Seed mats are pieces of fabric or paper with seeds embedded in them to make the seeds easier to plant. They are similar in concept to seed tapes, but are generally wider and are designed to cover a larger area. There are many reasons why gardeners may choose to use seed mats. They can be used for almost any type of seed: vegetables, flowers, and even turf and lawn. You can buy them ready-made or make your own.
The Benefits of Seed Mats
The biggest benefit to seed mats is time savings. They allow you to lay down a bed of seeds very quickly. They are especially effective for tiny seeds like lettuce or carrots that are a pain to sow. Using seed mats, a gardener can plant a 100-square-foot area in about an hour. Sure, if you make them yourself you do have to invest time preparing them, but that is time spent comfortably seated indoors. Seed mats also limit seeds being wasted due to them being planted too close together or at the wrong depth. A peripheral benefit that can be overlooked is their moderate weed control ability. The mats can help keep some weeds at bay because they temporarily (until they biodegrade) cover the ground and smother any weed seeds trying to emerge.
Making Your Own Seed Mats
Purchased seed mats come in many varieties. They are usually bought by the roll or sheet in specific square-inch or square-foot sizes. However, seed choices are limited and they are generally more expensive than making your own.
Homemade seed mats provide you with unlimited options. You can buy or save the seeds of your choice and then set them out on mats at your leisure. They are usually made using paper towels as the base. Any lightweight paper that easily disintegrates in water will do — just avoid colored ink or glossy paper which could have toxins in it. First, use a pencil to mark the location of the seeds on the paper, according to the distance between seeds indicated on the seed packet. Next, make your glue by mixing flour and water into a thick paste and put a dab of glue on each mark. Finally, place 1-3 seeds (just one for larger seeds, several for tiny seeds) on each dab of glue and wait for it to dry thoroughly. Once dry, label the paper, mark which side should align with the front of the planting bed, roll it up and then store it until ready for planting.
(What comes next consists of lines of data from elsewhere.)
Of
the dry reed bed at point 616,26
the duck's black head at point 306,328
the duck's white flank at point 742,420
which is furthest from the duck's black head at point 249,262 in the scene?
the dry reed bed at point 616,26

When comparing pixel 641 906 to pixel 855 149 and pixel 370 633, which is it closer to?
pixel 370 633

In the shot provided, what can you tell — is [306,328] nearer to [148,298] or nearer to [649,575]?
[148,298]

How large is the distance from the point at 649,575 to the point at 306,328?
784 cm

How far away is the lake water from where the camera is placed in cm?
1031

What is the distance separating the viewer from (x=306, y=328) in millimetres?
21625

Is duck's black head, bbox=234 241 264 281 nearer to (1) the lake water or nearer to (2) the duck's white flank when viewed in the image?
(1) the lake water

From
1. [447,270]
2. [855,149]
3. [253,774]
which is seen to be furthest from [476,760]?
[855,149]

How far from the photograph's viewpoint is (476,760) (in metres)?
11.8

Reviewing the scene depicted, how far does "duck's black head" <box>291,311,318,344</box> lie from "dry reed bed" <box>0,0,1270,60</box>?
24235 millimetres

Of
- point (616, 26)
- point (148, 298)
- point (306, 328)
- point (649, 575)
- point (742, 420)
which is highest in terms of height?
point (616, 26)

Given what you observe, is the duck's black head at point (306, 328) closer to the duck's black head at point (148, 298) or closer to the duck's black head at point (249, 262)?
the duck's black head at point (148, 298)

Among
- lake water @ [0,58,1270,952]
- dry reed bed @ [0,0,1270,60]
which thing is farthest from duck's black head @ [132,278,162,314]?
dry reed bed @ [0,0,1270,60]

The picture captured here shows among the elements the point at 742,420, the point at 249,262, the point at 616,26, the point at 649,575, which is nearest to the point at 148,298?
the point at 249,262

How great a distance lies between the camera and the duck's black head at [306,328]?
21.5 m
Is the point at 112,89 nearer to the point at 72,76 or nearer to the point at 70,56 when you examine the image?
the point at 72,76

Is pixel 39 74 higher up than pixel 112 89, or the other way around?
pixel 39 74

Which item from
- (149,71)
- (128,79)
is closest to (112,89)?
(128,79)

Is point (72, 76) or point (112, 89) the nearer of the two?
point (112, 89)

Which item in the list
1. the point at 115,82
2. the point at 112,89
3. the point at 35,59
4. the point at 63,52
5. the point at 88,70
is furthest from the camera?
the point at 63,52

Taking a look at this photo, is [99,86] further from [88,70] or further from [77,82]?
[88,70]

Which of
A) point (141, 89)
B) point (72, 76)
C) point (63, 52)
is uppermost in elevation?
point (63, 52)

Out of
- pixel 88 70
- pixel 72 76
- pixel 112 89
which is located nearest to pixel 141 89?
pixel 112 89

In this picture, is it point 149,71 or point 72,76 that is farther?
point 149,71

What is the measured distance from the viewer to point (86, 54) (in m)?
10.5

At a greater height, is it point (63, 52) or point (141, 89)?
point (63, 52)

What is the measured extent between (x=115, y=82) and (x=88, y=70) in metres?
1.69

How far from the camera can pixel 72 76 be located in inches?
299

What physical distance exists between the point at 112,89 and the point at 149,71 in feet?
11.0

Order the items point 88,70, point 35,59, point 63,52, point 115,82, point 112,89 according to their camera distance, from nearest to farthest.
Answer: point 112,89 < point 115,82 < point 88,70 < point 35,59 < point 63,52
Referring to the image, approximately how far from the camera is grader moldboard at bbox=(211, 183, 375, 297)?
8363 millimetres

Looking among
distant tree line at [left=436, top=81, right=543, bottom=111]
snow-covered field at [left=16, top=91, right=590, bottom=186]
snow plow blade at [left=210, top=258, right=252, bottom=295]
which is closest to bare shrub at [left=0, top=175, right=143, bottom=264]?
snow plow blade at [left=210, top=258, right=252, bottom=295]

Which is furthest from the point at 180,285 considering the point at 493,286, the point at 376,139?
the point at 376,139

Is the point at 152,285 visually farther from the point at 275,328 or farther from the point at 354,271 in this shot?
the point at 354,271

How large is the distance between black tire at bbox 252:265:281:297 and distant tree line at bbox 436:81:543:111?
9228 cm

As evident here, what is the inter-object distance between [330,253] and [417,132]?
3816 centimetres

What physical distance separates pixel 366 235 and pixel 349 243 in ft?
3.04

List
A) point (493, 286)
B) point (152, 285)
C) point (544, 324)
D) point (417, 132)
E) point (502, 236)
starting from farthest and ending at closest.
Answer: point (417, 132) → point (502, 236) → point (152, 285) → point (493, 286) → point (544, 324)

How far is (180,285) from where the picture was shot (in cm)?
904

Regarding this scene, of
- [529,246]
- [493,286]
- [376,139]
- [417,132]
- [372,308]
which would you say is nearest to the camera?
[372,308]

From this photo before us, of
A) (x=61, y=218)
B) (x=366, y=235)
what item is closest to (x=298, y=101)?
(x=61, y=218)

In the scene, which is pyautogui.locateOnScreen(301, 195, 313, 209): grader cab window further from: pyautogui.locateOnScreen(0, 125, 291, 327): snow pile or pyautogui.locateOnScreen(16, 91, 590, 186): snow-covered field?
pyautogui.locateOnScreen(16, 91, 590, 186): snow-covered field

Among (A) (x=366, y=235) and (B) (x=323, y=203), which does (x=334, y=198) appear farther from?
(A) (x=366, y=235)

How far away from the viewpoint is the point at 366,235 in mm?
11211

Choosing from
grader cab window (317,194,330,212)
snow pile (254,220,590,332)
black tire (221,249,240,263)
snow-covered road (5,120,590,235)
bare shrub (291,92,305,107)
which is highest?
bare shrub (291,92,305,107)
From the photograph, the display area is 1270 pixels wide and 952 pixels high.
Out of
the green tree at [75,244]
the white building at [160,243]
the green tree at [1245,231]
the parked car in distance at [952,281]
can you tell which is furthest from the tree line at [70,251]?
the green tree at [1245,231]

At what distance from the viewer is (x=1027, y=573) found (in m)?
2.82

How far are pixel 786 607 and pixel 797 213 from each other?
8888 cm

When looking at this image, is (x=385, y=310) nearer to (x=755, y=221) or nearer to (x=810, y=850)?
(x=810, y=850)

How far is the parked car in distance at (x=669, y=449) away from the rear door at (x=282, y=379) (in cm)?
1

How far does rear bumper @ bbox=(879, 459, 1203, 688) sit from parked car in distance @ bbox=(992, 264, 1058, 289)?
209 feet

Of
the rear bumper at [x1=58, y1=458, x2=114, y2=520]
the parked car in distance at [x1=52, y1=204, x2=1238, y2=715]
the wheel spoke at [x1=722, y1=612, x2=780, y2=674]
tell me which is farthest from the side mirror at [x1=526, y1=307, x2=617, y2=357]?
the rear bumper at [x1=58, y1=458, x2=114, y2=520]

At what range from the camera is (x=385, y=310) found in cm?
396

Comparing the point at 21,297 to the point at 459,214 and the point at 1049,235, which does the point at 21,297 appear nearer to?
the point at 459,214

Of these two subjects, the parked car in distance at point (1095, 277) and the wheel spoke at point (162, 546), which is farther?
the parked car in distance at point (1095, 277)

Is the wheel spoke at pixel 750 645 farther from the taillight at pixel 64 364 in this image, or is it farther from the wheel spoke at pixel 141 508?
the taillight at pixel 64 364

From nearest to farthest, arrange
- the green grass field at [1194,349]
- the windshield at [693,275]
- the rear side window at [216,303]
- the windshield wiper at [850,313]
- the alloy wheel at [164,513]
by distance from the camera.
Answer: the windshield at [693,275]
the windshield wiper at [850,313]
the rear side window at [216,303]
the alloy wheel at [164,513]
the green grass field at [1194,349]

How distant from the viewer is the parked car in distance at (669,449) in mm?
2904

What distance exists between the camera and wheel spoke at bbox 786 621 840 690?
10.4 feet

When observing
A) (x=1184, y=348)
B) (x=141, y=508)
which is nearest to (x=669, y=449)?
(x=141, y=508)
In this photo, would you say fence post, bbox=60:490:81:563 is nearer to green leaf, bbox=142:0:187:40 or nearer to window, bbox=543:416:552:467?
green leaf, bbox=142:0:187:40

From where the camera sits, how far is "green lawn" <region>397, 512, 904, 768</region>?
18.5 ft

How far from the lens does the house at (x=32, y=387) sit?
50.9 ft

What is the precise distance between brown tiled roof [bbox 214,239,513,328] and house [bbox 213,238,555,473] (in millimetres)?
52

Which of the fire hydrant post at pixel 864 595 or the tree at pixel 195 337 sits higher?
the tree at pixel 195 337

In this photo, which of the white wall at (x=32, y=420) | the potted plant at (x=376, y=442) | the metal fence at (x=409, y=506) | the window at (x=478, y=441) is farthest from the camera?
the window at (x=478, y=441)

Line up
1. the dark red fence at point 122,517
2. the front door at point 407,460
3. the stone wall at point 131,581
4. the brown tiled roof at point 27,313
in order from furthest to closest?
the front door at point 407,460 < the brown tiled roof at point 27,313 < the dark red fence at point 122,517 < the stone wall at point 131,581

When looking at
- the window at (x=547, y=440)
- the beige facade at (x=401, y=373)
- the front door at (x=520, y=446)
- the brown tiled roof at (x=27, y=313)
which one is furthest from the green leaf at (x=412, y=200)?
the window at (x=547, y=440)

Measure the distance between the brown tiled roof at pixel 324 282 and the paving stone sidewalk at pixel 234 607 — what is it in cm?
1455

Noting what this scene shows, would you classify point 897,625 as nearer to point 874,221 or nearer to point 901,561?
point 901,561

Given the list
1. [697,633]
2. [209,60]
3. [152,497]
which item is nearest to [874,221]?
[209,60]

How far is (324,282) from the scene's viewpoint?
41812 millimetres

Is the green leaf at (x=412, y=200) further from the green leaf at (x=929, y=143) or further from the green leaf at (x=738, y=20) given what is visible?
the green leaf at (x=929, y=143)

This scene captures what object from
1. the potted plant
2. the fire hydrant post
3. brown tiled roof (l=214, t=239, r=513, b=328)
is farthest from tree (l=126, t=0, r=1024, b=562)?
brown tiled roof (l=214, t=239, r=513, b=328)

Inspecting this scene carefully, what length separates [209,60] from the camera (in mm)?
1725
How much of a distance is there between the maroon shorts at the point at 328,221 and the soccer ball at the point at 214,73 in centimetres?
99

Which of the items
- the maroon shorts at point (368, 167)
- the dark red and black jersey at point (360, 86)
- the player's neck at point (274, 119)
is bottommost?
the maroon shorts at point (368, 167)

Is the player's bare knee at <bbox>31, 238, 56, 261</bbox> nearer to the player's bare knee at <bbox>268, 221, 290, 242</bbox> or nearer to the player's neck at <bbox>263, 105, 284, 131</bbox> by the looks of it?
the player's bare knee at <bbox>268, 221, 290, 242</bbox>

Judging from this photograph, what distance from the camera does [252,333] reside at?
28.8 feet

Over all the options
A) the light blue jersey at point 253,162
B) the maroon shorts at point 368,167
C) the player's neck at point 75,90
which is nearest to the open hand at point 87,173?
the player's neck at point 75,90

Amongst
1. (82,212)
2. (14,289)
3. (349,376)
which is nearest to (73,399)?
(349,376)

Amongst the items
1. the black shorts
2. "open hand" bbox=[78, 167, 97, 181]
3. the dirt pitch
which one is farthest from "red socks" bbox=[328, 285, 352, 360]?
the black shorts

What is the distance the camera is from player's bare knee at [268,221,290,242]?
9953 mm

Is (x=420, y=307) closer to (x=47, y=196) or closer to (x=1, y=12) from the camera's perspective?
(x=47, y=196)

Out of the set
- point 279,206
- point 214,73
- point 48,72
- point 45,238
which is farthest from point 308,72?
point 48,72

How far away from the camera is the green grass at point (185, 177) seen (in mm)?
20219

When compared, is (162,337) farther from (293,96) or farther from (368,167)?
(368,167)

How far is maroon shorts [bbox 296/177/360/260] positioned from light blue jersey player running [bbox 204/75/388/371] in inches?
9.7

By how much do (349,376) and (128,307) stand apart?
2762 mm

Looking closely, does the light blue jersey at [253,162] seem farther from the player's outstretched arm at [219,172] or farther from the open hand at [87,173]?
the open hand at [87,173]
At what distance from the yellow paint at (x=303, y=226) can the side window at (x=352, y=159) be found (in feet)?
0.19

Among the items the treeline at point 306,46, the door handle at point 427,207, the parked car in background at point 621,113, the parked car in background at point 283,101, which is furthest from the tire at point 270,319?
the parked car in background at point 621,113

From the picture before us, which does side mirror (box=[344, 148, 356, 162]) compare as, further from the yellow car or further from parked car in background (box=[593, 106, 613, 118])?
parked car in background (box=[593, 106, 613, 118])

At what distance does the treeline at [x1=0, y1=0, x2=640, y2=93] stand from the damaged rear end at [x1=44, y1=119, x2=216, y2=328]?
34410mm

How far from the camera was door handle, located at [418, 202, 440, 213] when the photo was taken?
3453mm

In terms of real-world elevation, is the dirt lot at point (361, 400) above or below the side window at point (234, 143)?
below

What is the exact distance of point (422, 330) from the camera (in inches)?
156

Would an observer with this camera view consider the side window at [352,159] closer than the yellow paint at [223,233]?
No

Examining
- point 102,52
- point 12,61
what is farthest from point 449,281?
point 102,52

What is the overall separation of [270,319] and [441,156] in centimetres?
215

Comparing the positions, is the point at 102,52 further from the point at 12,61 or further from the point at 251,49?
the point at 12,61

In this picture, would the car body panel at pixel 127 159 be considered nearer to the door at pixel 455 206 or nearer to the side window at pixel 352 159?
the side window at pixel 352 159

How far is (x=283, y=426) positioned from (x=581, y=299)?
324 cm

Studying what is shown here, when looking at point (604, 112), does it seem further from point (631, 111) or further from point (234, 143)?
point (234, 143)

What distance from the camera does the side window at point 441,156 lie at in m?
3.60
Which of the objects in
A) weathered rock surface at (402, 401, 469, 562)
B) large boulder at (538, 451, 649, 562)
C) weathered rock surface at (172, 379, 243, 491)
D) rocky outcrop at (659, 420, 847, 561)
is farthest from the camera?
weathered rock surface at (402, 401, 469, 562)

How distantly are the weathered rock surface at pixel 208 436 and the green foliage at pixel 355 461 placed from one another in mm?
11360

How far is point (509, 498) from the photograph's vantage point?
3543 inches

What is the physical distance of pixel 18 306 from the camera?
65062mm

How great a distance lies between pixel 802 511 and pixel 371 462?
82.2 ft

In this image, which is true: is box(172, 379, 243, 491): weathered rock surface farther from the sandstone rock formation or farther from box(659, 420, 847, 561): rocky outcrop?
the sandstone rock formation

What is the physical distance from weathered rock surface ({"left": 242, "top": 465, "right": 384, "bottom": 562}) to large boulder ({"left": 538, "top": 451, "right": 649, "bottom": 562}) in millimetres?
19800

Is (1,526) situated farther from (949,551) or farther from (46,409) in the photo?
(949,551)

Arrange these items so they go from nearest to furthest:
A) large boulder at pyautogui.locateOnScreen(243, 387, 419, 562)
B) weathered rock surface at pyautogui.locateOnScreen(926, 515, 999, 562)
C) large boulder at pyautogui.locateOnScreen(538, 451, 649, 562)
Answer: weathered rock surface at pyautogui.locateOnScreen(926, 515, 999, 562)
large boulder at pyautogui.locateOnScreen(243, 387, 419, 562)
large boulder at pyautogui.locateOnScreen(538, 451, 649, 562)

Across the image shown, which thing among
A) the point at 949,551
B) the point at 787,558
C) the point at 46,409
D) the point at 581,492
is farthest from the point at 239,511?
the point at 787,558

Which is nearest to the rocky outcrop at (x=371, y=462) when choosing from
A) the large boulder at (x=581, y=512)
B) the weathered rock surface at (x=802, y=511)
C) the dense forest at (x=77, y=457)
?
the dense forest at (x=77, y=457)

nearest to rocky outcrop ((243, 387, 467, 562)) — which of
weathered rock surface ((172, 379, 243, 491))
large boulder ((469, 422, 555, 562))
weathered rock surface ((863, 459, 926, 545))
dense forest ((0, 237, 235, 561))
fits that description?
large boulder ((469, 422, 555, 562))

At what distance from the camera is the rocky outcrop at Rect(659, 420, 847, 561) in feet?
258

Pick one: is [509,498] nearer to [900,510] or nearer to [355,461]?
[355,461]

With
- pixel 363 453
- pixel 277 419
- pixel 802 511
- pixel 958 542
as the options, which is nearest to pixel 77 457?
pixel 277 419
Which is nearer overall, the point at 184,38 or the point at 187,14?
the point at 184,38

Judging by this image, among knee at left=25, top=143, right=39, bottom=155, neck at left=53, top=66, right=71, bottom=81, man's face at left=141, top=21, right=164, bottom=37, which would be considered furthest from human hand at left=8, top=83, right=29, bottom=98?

Seed Choices and Placement
When selecting several seeds to share the same mat, be sure to choose plants that have relatively similar germination and growth rates. Otherwise, the faster-growing plant may smother out the others. If you select flowers of varying heights, be sure to plant the shortest ones in the front of the bed and taller ones in the back. Consider whether you wish for your plants to appear in straight rows or be staggered for a more natural appearance.
How to Use a Seed Mat
Using a prepared seed mat is easy. Simply rake the earth and pull aside some soil or have some compost ready. Lay the mat out in the orientation you’d like, then cover with the recommended amount of soil or compost for the seeds on the mat (usually 1/4 inch or so). Water lightly and then continue to water daily as you would any fresh-planted seeds.